From your experience, what is working well in your training program, as it relates to CBME*?
From your experience, what elements of your training program, as they relate to CBME*, might need improvement?
Have you personally experienced any specific challenges with the CBME* training program model? Are there any specific benefits? If so, please elaborate.
- What methods of assessment are used to monitor your progress in the program and in acquiring specific competencies?
- How were these methods explained to you?
- Do you think these assessment methods have been adequate or appropriate? (Explore why or why not)

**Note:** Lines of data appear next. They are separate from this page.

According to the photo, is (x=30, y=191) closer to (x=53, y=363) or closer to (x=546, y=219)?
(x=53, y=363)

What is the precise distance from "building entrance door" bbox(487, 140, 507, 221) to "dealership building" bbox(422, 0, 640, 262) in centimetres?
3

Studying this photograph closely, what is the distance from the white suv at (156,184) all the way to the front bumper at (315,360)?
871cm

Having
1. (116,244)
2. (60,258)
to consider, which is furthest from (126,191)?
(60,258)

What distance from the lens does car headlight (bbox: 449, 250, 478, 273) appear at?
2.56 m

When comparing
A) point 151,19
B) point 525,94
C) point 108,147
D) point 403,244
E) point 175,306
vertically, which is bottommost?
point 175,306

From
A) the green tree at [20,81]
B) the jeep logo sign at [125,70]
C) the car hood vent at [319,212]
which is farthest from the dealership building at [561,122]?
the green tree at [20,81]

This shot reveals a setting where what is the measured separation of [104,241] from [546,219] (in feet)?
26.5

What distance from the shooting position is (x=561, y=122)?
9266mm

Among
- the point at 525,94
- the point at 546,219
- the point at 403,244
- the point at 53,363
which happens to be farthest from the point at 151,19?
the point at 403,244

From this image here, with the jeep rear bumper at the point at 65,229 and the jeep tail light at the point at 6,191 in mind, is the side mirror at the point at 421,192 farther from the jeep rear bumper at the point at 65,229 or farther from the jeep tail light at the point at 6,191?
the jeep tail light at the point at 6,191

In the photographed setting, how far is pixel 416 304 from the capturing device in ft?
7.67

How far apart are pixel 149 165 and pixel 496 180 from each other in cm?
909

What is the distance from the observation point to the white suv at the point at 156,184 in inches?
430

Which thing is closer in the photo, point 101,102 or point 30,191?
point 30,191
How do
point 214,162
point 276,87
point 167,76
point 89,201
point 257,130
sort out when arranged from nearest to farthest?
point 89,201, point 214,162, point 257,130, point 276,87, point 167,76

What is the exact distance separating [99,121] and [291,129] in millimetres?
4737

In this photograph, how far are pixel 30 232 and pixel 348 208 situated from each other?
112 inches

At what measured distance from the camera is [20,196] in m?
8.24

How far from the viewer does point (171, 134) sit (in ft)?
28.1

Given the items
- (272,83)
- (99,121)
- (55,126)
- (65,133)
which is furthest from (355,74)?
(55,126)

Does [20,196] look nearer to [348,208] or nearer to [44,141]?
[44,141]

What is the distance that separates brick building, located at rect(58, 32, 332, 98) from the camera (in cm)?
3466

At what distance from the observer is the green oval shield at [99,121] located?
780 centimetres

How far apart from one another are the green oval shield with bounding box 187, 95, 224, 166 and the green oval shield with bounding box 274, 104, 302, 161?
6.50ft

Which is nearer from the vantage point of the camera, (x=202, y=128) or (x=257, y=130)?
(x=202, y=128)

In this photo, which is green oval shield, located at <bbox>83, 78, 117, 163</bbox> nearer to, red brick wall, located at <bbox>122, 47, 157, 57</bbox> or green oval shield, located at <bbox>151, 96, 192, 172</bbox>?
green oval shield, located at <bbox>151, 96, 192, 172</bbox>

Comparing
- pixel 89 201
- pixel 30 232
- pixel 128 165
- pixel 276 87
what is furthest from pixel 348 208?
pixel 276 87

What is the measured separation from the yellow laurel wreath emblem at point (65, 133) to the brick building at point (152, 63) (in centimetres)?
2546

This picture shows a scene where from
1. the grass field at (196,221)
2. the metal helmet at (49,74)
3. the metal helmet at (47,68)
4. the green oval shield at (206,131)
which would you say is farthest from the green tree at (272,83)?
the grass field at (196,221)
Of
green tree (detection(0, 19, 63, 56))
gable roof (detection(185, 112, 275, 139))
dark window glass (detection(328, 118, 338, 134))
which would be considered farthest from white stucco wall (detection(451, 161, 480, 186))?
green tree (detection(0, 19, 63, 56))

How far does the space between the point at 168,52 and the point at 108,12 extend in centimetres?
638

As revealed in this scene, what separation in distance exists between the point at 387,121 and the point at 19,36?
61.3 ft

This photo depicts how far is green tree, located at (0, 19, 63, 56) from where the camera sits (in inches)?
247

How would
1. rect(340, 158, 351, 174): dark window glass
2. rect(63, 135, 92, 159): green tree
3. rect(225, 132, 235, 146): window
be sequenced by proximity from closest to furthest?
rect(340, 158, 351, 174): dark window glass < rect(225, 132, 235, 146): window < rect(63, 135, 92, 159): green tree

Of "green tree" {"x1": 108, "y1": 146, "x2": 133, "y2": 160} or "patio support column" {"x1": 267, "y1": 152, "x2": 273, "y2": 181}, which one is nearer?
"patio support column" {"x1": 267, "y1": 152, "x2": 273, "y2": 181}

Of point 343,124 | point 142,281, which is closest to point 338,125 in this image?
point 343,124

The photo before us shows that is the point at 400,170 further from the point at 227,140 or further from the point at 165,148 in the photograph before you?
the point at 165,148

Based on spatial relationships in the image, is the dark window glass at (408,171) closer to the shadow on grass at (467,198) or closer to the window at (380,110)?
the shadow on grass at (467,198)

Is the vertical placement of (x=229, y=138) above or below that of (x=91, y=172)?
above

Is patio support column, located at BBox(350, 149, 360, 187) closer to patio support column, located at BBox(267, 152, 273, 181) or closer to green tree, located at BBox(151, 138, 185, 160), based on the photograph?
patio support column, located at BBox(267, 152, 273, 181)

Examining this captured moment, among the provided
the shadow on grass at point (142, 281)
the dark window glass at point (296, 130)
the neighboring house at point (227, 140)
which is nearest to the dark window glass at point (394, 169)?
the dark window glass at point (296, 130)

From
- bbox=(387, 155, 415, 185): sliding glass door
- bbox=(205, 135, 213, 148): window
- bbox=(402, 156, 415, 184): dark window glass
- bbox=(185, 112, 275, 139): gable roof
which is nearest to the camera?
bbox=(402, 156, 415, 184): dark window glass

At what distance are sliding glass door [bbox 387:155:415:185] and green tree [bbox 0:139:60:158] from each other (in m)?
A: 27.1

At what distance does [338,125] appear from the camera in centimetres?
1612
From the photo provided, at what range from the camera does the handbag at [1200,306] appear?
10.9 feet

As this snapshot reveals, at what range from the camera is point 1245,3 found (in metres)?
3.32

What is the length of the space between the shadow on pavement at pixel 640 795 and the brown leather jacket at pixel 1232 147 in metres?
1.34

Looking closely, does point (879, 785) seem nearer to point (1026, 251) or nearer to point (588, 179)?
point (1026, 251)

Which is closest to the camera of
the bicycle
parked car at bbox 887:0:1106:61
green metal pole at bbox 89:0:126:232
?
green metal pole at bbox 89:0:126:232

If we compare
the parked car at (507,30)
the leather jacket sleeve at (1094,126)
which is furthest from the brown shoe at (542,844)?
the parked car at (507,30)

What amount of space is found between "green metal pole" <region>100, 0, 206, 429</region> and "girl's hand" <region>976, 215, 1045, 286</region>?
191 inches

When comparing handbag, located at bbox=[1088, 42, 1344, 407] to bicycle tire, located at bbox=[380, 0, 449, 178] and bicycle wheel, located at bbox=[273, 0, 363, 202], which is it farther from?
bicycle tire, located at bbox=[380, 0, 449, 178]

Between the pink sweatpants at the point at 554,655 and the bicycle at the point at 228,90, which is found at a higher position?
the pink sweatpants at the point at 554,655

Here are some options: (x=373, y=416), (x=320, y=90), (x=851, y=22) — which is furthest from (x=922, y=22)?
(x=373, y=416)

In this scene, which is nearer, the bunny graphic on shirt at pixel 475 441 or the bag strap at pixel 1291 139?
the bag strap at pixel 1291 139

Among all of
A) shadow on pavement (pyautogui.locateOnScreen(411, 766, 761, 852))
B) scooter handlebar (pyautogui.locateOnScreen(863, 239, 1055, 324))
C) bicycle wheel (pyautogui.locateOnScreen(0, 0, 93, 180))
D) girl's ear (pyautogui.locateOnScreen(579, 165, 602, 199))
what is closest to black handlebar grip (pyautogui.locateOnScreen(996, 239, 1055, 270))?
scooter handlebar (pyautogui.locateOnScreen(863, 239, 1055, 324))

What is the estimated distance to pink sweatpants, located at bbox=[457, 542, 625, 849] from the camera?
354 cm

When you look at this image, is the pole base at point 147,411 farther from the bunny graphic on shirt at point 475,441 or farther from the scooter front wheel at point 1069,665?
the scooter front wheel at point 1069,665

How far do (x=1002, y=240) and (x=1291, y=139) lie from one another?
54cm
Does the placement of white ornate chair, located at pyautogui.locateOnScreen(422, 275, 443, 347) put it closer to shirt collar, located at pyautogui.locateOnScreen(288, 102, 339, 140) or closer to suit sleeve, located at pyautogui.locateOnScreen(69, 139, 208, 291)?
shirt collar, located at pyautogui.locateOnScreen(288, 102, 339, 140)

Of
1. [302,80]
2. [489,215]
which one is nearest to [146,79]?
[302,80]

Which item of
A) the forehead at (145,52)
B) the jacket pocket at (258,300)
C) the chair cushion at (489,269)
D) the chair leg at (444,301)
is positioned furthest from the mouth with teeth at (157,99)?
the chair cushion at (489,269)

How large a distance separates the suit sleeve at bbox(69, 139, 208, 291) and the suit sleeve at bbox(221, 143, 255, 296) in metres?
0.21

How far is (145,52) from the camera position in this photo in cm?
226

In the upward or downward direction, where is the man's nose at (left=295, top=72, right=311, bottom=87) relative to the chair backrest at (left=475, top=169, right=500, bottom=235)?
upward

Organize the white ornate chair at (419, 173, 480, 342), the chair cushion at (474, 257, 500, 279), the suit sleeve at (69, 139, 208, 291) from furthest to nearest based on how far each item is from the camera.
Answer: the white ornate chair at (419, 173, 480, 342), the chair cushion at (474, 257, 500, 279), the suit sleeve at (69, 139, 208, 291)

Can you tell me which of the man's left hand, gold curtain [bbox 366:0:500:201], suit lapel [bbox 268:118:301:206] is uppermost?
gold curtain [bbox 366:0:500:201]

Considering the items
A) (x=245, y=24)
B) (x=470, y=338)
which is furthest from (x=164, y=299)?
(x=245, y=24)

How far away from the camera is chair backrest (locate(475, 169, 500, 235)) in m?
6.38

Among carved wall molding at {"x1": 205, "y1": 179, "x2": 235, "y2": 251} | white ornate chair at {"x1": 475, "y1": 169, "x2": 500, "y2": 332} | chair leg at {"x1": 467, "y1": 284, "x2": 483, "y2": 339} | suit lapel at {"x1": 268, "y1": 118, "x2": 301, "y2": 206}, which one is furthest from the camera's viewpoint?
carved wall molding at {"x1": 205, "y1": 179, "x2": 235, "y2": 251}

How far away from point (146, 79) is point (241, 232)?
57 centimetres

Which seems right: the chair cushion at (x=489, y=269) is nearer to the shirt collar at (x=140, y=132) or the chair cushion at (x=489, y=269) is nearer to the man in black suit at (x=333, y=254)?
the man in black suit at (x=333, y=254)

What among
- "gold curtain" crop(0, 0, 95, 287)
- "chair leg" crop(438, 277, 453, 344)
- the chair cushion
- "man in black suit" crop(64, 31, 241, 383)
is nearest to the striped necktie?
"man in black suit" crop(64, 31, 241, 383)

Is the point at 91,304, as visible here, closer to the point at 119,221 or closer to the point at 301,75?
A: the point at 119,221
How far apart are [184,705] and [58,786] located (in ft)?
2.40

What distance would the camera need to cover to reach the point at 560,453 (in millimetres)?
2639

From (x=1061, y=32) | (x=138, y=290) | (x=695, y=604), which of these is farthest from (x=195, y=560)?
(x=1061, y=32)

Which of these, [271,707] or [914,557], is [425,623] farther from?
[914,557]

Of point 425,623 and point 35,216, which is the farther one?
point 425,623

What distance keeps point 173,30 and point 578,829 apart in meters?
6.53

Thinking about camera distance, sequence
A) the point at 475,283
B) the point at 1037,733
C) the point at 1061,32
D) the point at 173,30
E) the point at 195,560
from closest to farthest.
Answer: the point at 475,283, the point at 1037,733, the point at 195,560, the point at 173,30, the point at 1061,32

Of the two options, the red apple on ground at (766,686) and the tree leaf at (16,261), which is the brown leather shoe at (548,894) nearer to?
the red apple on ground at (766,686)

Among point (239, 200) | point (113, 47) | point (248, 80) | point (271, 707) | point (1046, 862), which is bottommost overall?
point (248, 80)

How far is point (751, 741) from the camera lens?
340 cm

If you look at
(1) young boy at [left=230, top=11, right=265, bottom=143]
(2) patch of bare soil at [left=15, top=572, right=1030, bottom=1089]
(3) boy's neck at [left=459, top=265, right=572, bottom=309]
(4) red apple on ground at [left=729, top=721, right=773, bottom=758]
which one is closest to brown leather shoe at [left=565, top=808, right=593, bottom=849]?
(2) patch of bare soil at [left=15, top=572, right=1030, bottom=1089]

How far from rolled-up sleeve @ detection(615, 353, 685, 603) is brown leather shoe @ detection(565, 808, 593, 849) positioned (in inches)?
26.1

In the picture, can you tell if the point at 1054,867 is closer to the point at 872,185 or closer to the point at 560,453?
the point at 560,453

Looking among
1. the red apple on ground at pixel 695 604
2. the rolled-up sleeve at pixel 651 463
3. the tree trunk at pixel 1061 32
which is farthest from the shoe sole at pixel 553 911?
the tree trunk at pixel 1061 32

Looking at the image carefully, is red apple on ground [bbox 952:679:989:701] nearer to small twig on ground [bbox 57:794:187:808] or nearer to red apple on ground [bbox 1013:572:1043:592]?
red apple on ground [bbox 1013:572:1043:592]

In terms of your program’s implementation of the CBME* model, what do you think was done well? Is there anything you wish had been done differently?
What recommendations would you have for residents entering programs that are about to undergo transition, or have fully done so?
Is there anything else you would like to bring to our attention regarding your experience?
Funding Statement
Funding: This research was funded by Resident Doctors of Canada.
Conflicts of Interest
The authors have no conflict of interests to declare.